Disclaimer

After reviewing AirGradient Pro Kit, I was contacted by AirGradient, and they offered me two Open Air units for review. I was planning to buy and review an Open Air unit anyway, so I don’t think it biased my review, but I think it should be noted nevertheless.

Indoor Air is a Priority

People spend most of their time indoors, and exposure time matters, which means that your bedroom is a perfect place to start your air quality improvement journey. I placed my first AirGradient Pro unit in my bedroom, and it helped me identify the following issues:

1. CO2 concentration often reached 2,300 ppm by the early morning, which is considered unhealthy. Let me cite Canadian regulations as an example:

The recommended long-term exposure limit for CO2 is 1,000 ppm (based on a 24-hour average). The guidelines are based on effects observed in epidemiological studies in schools or offices and controlled exposure studies.

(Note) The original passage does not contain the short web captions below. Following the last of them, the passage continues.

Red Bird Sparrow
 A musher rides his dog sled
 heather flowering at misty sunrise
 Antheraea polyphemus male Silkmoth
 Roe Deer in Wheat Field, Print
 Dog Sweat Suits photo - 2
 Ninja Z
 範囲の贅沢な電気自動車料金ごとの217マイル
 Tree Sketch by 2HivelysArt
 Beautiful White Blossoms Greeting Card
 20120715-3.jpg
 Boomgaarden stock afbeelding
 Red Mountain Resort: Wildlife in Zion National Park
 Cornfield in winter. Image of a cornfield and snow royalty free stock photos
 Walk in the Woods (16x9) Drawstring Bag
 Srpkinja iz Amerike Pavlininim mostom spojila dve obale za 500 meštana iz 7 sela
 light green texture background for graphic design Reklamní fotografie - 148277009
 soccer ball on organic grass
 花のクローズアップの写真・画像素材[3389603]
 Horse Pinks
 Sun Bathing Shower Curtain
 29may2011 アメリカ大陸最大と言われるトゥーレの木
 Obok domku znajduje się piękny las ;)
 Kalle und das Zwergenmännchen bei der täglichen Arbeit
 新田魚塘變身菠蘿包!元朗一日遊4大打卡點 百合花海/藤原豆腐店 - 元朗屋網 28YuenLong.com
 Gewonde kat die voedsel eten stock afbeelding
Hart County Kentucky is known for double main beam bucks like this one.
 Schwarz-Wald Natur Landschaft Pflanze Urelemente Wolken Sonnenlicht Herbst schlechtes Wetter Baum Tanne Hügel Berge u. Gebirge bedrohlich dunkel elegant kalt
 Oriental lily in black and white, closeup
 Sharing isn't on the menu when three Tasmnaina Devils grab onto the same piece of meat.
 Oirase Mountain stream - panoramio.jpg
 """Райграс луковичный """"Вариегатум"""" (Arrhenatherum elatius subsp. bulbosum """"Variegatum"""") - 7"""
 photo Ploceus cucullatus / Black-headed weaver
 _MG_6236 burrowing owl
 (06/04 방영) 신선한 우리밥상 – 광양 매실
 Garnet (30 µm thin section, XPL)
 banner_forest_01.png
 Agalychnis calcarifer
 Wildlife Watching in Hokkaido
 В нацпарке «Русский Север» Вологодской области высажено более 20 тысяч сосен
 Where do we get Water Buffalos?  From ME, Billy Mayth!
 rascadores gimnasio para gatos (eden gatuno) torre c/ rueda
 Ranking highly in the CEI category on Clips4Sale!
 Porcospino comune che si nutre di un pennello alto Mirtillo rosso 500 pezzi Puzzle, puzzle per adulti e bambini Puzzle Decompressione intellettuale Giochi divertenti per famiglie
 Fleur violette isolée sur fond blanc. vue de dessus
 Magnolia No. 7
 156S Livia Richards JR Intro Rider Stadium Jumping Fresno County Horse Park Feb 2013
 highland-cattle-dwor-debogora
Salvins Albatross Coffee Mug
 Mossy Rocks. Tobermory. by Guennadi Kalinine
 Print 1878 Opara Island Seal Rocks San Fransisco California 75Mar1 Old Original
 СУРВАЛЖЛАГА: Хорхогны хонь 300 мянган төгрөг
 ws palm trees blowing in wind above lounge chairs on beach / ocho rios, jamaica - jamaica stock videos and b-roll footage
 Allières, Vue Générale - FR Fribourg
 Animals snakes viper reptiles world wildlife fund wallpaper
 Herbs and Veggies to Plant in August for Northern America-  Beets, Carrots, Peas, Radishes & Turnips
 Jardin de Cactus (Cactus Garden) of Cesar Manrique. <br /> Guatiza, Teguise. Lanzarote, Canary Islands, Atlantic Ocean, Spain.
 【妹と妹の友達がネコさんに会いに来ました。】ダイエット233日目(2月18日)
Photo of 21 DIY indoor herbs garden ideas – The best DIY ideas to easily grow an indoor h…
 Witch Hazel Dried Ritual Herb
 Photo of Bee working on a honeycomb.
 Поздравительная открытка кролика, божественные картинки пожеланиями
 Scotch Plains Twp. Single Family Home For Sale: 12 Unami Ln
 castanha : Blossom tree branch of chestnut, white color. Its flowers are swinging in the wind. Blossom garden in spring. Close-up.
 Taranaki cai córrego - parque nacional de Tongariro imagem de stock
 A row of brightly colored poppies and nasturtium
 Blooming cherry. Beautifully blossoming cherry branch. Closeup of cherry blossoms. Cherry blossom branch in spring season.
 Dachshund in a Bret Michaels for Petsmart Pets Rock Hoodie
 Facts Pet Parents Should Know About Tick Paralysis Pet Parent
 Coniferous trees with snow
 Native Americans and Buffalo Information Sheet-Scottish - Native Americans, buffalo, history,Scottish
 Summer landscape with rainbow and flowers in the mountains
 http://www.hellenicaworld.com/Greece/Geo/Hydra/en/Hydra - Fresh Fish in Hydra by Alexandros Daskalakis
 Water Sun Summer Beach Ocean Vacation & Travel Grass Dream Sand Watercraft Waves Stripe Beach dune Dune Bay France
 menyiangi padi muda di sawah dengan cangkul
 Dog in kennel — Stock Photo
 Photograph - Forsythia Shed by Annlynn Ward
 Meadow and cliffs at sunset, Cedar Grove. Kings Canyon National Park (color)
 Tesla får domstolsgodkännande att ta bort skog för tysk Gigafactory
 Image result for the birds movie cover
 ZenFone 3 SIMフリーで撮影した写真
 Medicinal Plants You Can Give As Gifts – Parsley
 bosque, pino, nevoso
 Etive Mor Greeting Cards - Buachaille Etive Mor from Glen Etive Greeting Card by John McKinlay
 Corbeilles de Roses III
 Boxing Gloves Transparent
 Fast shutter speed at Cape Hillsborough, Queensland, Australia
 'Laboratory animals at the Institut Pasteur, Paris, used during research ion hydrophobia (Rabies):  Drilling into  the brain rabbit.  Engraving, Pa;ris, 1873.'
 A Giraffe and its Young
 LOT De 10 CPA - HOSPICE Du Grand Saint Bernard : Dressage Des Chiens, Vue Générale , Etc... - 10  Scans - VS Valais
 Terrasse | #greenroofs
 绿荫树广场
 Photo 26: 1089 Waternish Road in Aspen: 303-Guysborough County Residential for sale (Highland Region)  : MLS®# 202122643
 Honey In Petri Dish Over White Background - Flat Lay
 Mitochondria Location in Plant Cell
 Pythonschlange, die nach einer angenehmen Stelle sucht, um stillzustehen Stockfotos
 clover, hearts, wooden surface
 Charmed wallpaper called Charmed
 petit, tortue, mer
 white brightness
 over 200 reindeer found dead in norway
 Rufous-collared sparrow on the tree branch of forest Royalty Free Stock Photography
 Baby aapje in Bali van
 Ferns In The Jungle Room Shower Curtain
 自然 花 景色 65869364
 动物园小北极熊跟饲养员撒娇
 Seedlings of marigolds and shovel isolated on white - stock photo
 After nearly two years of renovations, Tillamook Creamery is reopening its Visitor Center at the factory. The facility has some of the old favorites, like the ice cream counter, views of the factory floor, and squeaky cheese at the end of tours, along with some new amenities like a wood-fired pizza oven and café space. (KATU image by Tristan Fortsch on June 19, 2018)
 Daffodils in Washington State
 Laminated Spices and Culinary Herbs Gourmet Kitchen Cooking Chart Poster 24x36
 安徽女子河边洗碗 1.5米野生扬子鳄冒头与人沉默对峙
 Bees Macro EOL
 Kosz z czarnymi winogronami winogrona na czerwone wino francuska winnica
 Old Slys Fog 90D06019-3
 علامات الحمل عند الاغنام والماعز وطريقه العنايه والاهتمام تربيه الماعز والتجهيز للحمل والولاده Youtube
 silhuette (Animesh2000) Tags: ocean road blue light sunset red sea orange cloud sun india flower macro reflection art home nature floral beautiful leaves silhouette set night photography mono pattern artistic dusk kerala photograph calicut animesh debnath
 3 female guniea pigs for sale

2. PM 2.5 often exceeds 5 μg/m3, which is a WHO safe air threshold. Those spikes often coincide with ventilation, which hints that the outdoor air isn’t always as clean as I thought.

The data obtained for cause-specific mortality also support a long-term PM 2.5 AQG (Air Quality Guidelines) level of no more than 5 μg/m3.

How to Reduce CO2

There are a few things which increase indoor CO2 concentration:

• Human and animal breathing
• Gas-powered kitchen appliances
• Gas-powered heating

I don’t have any gas appliances in my house, but my bedroom needs to accommodate two persons and a single dog every night. Sleeping alone would certainly help, but it would be nice to find more realistic and universal solution. That solution is ventilation.

Before the Industrial Revolution, the outdoor air contained about 280 ppm of carbon dioxide. Our material well-being has reached unbelievable heights since then, but most of those improvements are based on cheap energy extraction, which happens to produce a lot of carbon dioxide. As a result, the current atmospheric CO2 level is already approaching 420 ppm.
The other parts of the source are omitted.